= Instructions to follow =
Reproduce the records below exactly, but only between the lines holding "Juego de Cucharas" and "Listing photo id 34 for 7445 Golf Drive", inclusive.

(The data)

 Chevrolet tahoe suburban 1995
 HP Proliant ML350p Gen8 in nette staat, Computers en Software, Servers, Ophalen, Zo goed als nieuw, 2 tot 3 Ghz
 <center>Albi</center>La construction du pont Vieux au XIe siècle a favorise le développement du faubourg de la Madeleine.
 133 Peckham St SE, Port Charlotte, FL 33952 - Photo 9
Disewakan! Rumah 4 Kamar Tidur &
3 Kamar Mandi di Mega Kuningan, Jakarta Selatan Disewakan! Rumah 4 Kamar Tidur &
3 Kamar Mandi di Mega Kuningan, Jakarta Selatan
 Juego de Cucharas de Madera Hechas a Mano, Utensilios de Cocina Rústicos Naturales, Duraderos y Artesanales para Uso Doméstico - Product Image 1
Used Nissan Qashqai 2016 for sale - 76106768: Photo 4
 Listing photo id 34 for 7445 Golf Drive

(End The data)
(The data)

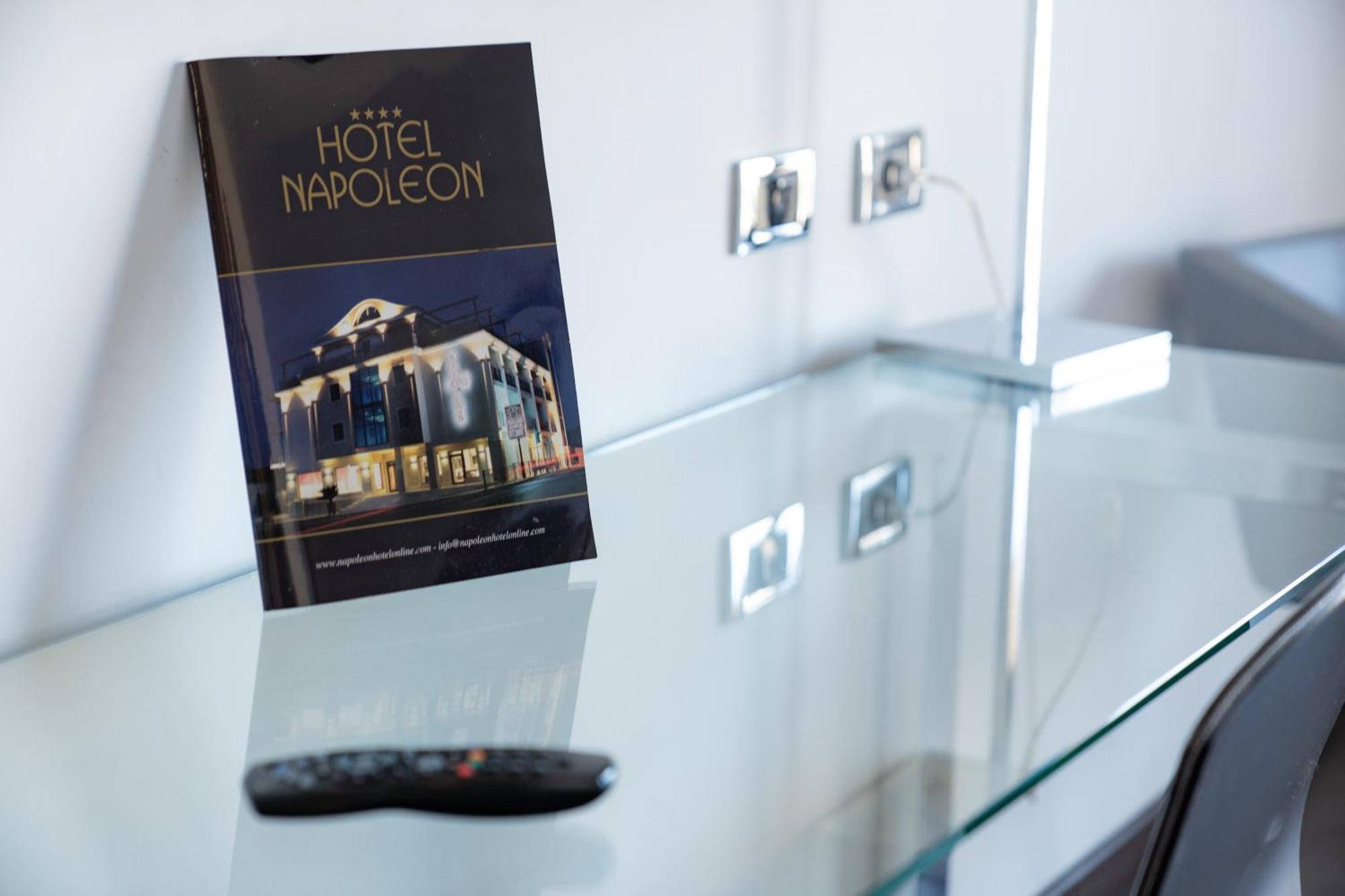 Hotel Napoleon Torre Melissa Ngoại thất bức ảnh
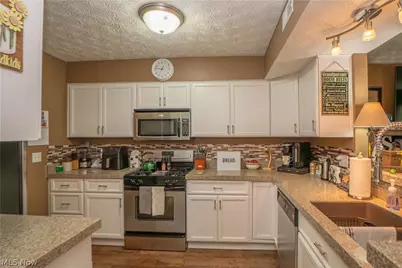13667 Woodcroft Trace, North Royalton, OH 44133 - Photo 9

(End The data)
(The data)

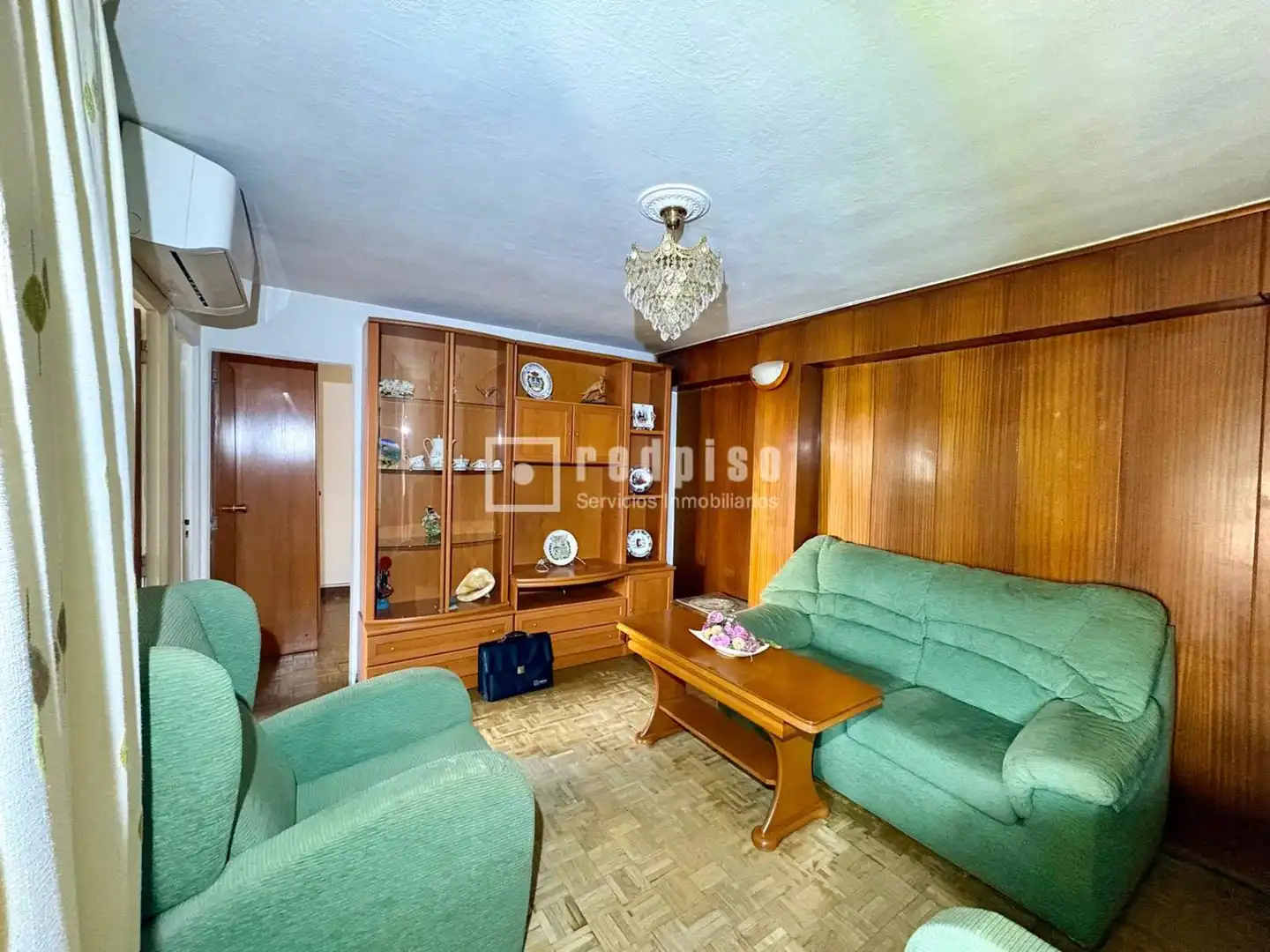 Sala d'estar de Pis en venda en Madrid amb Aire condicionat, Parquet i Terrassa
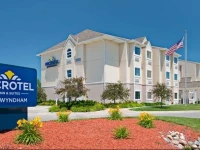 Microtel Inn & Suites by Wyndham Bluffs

(End The data)

= Exercise answer =
 Juego de Cucharas de Madera Hechas a Mano, Utensilios de Cocina Rústicos Naturales, Duraderos y Artesanales para Uso Doméstico - Product Image 1
Used Nissan Qashqai 2016 for sale - 76106768: Photo 4
 Listing photo id 34 for 7445 Golf Drive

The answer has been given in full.